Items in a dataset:
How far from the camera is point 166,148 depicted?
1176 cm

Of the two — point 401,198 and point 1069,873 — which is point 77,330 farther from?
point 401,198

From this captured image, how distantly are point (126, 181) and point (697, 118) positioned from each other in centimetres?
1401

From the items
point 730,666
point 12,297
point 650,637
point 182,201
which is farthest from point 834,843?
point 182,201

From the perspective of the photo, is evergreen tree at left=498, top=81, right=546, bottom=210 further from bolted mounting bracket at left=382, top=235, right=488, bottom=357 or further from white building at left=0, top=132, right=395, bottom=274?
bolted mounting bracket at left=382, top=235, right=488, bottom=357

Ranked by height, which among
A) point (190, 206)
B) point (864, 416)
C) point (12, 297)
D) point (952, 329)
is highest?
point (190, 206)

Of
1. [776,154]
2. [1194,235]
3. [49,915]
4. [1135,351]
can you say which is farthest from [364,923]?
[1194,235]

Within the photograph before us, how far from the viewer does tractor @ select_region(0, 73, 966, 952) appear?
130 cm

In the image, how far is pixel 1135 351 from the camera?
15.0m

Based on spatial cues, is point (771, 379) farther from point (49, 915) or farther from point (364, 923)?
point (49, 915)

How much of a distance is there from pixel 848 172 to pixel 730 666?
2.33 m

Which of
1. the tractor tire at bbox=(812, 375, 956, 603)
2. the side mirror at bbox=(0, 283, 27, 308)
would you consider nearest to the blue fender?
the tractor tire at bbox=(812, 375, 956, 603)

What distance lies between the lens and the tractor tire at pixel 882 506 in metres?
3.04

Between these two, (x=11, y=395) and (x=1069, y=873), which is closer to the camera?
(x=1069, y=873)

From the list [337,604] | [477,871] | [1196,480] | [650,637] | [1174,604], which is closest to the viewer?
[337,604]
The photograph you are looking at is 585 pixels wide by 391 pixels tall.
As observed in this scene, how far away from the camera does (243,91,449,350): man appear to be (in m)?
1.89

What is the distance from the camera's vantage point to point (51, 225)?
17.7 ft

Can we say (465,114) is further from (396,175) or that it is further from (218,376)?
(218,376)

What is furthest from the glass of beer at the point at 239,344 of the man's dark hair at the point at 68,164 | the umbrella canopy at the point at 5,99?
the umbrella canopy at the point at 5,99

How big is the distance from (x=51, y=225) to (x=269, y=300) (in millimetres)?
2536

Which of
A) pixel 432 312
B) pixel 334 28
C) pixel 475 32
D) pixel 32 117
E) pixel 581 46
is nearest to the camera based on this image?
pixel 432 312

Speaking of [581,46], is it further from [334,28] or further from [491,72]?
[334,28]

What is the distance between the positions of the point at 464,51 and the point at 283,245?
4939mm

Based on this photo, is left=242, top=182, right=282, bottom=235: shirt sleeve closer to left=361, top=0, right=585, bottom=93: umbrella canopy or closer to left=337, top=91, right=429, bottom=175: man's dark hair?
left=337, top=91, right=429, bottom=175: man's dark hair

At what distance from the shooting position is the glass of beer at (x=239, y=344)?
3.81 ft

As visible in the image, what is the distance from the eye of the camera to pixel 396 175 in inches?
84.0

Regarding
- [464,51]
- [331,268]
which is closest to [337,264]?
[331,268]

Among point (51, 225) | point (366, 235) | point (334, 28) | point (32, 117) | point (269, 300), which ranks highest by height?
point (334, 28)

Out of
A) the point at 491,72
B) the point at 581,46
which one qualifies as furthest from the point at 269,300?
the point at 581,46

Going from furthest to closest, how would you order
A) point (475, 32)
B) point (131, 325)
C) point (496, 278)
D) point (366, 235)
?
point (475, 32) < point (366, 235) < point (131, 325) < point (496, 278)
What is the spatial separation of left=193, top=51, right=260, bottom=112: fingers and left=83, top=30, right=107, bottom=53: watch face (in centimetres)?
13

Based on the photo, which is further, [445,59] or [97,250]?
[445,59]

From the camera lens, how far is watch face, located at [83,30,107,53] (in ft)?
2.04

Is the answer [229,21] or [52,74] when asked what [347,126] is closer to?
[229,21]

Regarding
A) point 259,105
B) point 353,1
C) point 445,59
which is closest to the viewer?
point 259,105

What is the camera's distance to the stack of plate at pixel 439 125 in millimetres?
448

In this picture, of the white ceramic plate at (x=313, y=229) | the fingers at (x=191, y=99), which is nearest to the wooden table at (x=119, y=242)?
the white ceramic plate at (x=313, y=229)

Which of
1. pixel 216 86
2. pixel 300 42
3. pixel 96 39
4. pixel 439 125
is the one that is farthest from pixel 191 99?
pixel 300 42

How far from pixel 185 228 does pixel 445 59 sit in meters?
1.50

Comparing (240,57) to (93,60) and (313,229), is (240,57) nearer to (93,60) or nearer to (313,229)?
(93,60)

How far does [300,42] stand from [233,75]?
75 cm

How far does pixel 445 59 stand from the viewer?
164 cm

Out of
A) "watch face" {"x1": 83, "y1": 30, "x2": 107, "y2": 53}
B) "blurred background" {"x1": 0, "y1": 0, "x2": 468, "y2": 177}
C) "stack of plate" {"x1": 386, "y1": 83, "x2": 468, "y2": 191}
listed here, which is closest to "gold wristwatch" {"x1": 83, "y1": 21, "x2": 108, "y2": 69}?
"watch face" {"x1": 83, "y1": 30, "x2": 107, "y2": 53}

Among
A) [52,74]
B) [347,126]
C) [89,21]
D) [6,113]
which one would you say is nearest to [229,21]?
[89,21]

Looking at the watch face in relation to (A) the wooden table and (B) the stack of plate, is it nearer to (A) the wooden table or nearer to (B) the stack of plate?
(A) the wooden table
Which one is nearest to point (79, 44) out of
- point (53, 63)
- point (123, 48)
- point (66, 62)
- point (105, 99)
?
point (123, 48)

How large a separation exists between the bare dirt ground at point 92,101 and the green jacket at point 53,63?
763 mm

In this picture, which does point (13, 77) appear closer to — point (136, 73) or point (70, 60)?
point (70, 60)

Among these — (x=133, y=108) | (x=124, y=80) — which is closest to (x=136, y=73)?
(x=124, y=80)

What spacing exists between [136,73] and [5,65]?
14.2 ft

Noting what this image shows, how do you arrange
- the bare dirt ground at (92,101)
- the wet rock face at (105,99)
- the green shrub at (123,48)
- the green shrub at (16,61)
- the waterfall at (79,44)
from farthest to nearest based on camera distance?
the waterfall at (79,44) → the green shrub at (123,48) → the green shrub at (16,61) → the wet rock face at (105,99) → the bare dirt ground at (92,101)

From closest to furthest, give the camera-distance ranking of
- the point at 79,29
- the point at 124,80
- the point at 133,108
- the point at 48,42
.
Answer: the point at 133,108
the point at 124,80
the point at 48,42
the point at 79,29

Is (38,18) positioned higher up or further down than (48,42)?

THE REQUEST: Please copy every one of the entries above word for word, without changing a thing.

RESULT FOR THIS TASK:
How far from the camera is point 166,148 depicted?
1176 cm

Of the two — point 401,198 and point 1069,873 — which is point 77,330 farther from?
point 401,198

From this captured image, how distantly are point (126, 181) and point (697, 118) positioned from each other in centimetres?
1401

From the items
point 730,666
point 12,297
point 650,637
point 182,201
which is farthest from point 834,843?
point 182,201

From the perspective of the photo, is evergreen tree at left=498, top=81, right=546, bottom=210 further from bolted mounting bracket at left=382, top=235, right=488, bottom=357 or further from white building at left=0, top=132, right=395, bottom=274?
bolted mounting bracket at left=382, top=235, right=488, bottom=357

Ranked by height, which among
A) point (190, 206)
B) point (864, 416)
C) point (12, 297)
D) point (952, 329)
is highest?
point (190, 206)

Of
1. [776,154]
2. [1194,235]
3. [49,915]
4. [1135,351]
can you say which is farthest from [364,923]?
[1194,235]

Within the photograph before us, how far from the viewer does tractor @ select_region(0, 73, 966, 952) appear?
130 cm

In the image, how far is pixel 1135 351 from the camera?
15.0m

Based on spatial cues, is point (771, 379) farther from point (49, 915) or farther from point (364, 923)?
point (49, 915)

How much of a distance is there from pixel 848 172 to pixel 730 666?
2.33 m

Which of
1. the tractor tire at bbox=(812, 375, 956, 603)
2. the side mirror at bbox=(0, 283, 27, 308)
would you consider nearest to the blue fender?
the tractor tire at bbox=(812, 375, 956, 603)

What distance lies between the lens and the tractor tire at pixel 882 506 in metres?
3.04

Between these two, (x=11, y=395) and (x=1069, y=873), which is closer to the camera?
(x=1069, y=873)

From the list [337,604] | [477,871] | [1196,480] | [650,637] | [1174,604], which is closest to the viewer?
[337,604]
The photograph you are looking at is 585 pixels wide by 391 pixels tall.
As observed in this scene, how far away from the camera does (243,91,449,350): man appear to be (in m)?
1.89

What is the distance from the camera's vantage point to point (51, 225)?
17.7 ft

Can we say (465,114) is further from (396,175) or that it is further from (218,376)?
(218,376)

What is furthest from the glass of beer at the point at 239,344 of the man's dark hair at the point at 68,164 | the umbrella canopy at the point at 5,99?
the umbrella canopy at the point at 5,99

How big is the distance from (x=51, y=225) to (x=269, y=300) (in millimetres)?
2536

Which of
A) pixel 432 312
B) pixel 334 28
C) pixel 475 32
D) pixel 32 117
E) pixel 581 46
is nearest to the camera based on this image?
pixel 432 312

Speaking of [581,46], is it further from [334,28] or further from [491,72]?
[334,28]

What is the distance between the positions of the point at 464,51 and the point at 283,245?
4939mm

Based on this photo, is left=242, top=182, right=282, bottom=235: shirt sleeve closer to left=361, top=0, right=585, bottom=93: umbrella canopy or closer to left=337, top=91, right=429, bottom=175: man's dark hair?
left=337, top=91, right=429, bottom=175: man's dark hair

At what distance from the shooting position is the glass of beer at (x=239, y=344)?
3.81 ft

As visible in the image, what is the distance from the eye of the camera to pixel 396 175 in inches?
84.0

Regarding
- [464,51]
- [331,268]
which is closest to [337,264]?
[331,268]

Among point (51, 225) | point (366, 235) | point (334, 28) | point (32, 117) | point (269, 300), which ranks highest by height?
point (334, 28)

Out of
A) the point at 491,72
B) the point at 581,46
which one qualifies as furthest from the point at 269,300?
the point at 581,46

Going from furthest to closest, how would you order
A) point (475, 32)
B) point (131, 325)
C) point (496, 278)
D) point (366, 235)
?
point (475, 32) < point (366, 235) < point (131, 325) < point (496, 278)
What is the spatial separation of left=193, top=51, right=260, bottom=112: fingers and left=83, top=30, right=107, bottom=53: watch face (in centimetres)?
13

Based on the photo, which is further, [445,59] or [97,250]?
[445,59]

From the camera lens, how far is watch face, located at [83,30,107,53] (in ft)?
2.04

Is the answer [229,21] or [52,74] when asked what [347,126] is closer to?
[229,21]

Regarding
A) point 259,105
B) point 353,1
C) point 445,59
which is closest to the viewer?
point 259,105

What is the camera's distance to the stack of plate at pixel 439 125 in millimetres?
448

In this picture, of the white ceramic plate at (x=313, y=229) | the fingers at (x=191, y=99), which is nearest to the wooden table at (x=119, y=242)?
the white ceramic plate at (x=313, y=229)

Which of
1. pixel 216 86
2. pixel 300 42
3. pixel 96 39
4. pixel 439 125
is the one that is farthest from pixel 191 99?
pixel 300 42

How far from pixel 185 228 does pixel 445 59 sit in meters?
1.50

Comparing (240,57) to (93,60) and (313,229), is (240,57) nearer to (93,60) or nearer to (313,229)?
(93,60)

How far does [300,42] stand from [233,75]?
75 cm

How far does pixel 445 59 stand from the viewer?
164 cm

Out of
A) "watch face" {"x1": 83, "y1": 30, "x2": 107, "y2": 53}
B) "blurred background" {"x1": 0, "y1": 0, "x2": 468, "y2": 177}
C) "stack of plate" {"x1": 386, "y1": 83, "x2": 468, "y2": 191}
listed here, which is closest to "gold wristwatch" {"x1": 83, "y1": 21, "x2": 108, "y2": 69}?
"watch face" {"x1": 83, "y1": 30, "x2": 107, "y2": 53}

Among
A) [52,74]
B) [347,126]
C) [89,21]
D) [6,113]
which one would you say is nearest to [229,21]?
[89,21]

Looking at the watch face in relation to (A) the wooden table and (B) the stack of plate, is it nearer to (A) the wooden table or nearer to (B) the stack of plate?
(A) the wooden table
Which one is nearest to point (79, 44) out of
- point (53, 63)
- point (123, 48)
- point (66, 62)
- point (105, 99)
?
point (123, 48)

How large a separation exists between the bare dirt ground at point 92,101 and the green jacket at point 53,63?
763 mm

In this picture, which does point (13, 77) appear closer to — point (136, 73) or point (70, 60)?
point (70, 60)

Among these — (x=133, y=108) | (x=124, y=80) — which is closest to (x=136, y=73)?
(x=124, y=80)

What spacing exists between [136,73] and [5,65]?
14.2 ft

Noting what this image shows, how do you arrange
- the bare dirt ground at (92,101)
- the wet rock face at (105,99)
- the green shrub at (123,48)
- the green shrub at (16,61)
- the waterfall at (79,44)
from farthest to nearest based on camera distance?
the waterfall at (79,44) → the green shrub at (123,48) → the green shrub at (16,61) → the wet rock face at (105,99) → the bare dirt ground at (92,101)

From closest to furthest, give the camera-distance ranking of
- the point at 79,29
- the point at 124,80
- the point at 133,108
- the point at 48,42
.
Answer: the point at 133,108
the point at 124,80
the point at 48,42
the point at 79,29

Is (38,18) positioned higher up or further down than (48,42)?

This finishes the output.